Steve Cummings carved out a distinctive niche in the peloton as a master tactician with a killer instinct for the right moment. Riding for a succession of top teams, including the powerhouse British Team Sky, he was never the rider for the mass sprints or the high mountains. Instead, his signature was the long, calculated, and often lonely attack. He would lie in wait, then explode away from the pack on a rolling stage, time-trialing his way to victory with a blend of sheer power and gritty determination. His two Tour de France stage wins were textbook examples of this craft, each a perfectly executed heist that delivered some of the most emotionally charged British cycling victories of his era.
1981–1996
The first digital natives. Grew up with the internet, came of age during 9/11 and the 2008 crash. Highly educated, deeply indebted, slower to marry and buy houses. Redefined work, identity, and what it means to be an adult.

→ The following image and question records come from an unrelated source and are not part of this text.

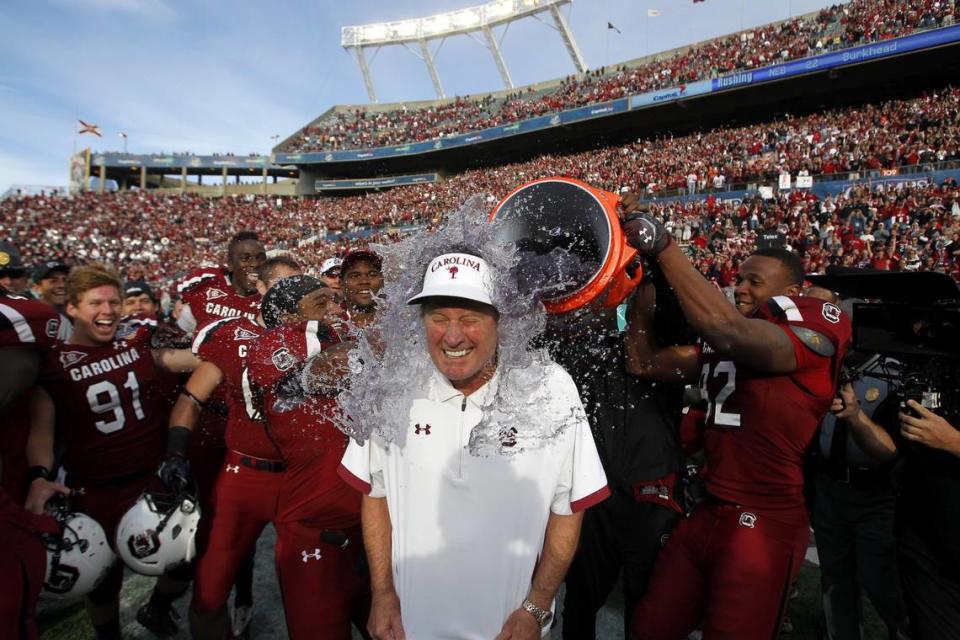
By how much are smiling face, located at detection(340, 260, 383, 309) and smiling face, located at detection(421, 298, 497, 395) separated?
1748 mm

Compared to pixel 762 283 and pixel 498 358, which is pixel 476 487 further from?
pixel 762 283

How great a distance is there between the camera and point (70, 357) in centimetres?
290

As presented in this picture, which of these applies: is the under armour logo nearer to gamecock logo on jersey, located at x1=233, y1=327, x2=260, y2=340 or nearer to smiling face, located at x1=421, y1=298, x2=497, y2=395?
gamecock logo on jersey, located at x1=233, y1=327, x2=260, y2=340

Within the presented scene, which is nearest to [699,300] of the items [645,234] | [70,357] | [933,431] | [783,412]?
[645,234]

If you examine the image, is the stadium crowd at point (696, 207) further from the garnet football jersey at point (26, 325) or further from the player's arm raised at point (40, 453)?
the player's arm raised at point (40, 453)

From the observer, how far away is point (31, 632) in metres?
1.88

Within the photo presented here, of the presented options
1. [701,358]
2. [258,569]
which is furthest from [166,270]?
[701,358]

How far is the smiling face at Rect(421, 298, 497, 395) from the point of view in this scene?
1.71 metres

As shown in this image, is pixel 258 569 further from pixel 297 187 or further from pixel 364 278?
pixel 297 187

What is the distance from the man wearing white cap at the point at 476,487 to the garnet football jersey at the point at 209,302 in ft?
10.4

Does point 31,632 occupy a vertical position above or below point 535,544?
below

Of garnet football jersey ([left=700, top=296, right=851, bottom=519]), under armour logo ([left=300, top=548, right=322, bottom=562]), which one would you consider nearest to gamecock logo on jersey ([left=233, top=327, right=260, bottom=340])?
under armour logo ([left=300, top=548, right=322, bottom=562])

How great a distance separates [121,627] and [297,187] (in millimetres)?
46397

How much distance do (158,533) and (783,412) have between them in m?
3.04
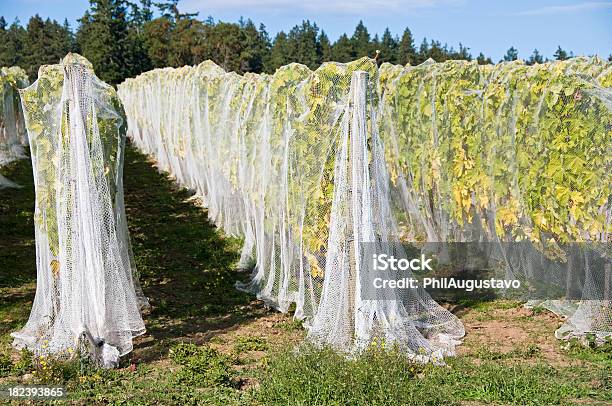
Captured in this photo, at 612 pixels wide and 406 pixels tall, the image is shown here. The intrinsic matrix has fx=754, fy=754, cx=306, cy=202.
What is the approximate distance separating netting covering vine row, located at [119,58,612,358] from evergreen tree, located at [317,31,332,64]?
2417 inches

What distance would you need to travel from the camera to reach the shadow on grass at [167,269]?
20.0 ft

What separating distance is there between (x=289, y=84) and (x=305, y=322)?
7.39ft

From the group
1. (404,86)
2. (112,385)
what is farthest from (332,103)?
(404,86)

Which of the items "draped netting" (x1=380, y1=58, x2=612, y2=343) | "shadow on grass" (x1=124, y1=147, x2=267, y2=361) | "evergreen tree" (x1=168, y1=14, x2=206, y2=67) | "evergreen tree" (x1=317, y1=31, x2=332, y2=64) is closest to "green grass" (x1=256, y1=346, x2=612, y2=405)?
"draped netting" (x1=380, y1=58, x2=612, y2=343)

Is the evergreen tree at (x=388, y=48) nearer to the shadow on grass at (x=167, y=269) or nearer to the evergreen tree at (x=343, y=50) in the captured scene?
the evergreen tree at (x=343, y=50)

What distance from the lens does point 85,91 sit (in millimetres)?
5195

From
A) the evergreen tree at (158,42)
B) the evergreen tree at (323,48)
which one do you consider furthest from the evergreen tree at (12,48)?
the evergreen tree at (323,48)

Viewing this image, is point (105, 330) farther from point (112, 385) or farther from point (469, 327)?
point (469, 327)

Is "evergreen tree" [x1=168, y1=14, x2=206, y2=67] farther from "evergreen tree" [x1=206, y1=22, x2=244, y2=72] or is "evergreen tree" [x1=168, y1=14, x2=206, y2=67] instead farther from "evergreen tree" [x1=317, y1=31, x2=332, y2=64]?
"evergreen tree" [x1=317, y1=31, x2=332, y2=64]

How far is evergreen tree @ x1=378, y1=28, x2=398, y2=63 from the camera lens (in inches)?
2522

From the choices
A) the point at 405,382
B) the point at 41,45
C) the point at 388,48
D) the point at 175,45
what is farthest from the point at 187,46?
the point at 405,382

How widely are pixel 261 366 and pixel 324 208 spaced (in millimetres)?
1386

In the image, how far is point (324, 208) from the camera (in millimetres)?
5824

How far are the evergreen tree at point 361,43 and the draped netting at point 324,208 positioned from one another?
59.0 metres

Steve was born in 1981, placing them squarely in the Millennials. The events that shaped this generation — the internet revolution, 9/11, and the 2008 financial crisis — shaped the world they entered and the choices available to them.
The biggest hits of 1981
#1 Movie
Raiders of the Lost Ark
Best Picture
Chariots of Fire
#1 TV Show
Dallas
The world at every milestone
MTV launches; first Space Shuttle flight; AIDS identified
Challenger disaster; Chernobyl nuclear meltdown
Nelson Mandela elected president of South Africa
Princess Diana dies in Paris car crash; Harry Potter published
Columbine shooting; Y2K panic builds
Euro currency enters circulation
Osama bin Laden killed; Arab Spring sweeps the Middle East
January 6 Capitol breach; COVID vaccines roll out globally
His 2015 Tour de France stage win came on Mandela Day, and he dedicated it to Nelson Mandela.
He began his career as a track cyclist, competing in the team pursuit at the World Championships.
He famously beat a chasing pack containing French champion Warren Barguil to win his 2016 Tour stage.
“I saw a gap, I went for it, and I didn't look back.”